→ **Task requirements**
Rewrite every line of the items below as a numbered list, omitting the blank lines.

→ **Data in this exercise**

>>

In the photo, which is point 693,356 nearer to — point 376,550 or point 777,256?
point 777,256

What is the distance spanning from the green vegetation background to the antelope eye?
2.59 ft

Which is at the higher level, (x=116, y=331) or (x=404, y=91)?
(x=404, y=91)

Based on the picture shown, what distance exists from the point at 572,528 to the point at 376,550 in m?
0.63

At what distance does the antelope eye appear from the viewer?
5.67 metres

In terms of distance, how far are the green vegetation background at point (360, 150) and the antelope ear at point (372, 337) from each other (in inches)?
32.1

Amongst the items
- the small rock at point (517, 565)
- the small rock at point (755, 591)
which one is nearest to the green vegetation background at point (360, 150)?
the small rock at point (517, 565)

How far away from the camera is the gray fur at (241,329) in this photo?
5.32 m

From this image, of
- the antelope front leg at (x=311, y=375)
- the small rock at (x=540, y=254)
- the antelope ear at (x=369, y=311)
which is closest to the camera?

<<

→ **Finished exercise**
1. In the photo, which is point 693,356 nearer to — point 376,550 or point 777,256?
2. point 777,256
3. What is the distance spanning from the green vegetation background to the antelope eye?
4. 2.59 ft
5. Which is at the higher level, (x=116, y=331) or (x=404, y=91)?
6. (x=404, y=91)
7. Based on the picture shown, what distance exists from the point at 572,528 to the point at 376,550 in m?
8. 0.63
9. At what distance does the antelope eye appear from the viewer?
10. 5.67 metres
11. In terms of distance, how far are the green vegetation background at point (360, 150) and the antelope ear at point (372, 337) from each other (in inches)?
12. 32.1
13. Amongst the items
14. - the small rock at point (517, 565)
15. - the small rock at point (755, 591)
16. which one is nearest to the green vegetation background at point (360, 150)?
17. the small rock at point (517, 565)
18. How far away from the camera is the gray fur at (241,329) in this photo?
19. 5.32 m
20. From this image, of
21. - the antelope front leg at (x=311, y=375)
22. - the small rock at (x=540, y=254)
23. - the antelope ear at (x=369, y=311)
24. which is closest to the camera?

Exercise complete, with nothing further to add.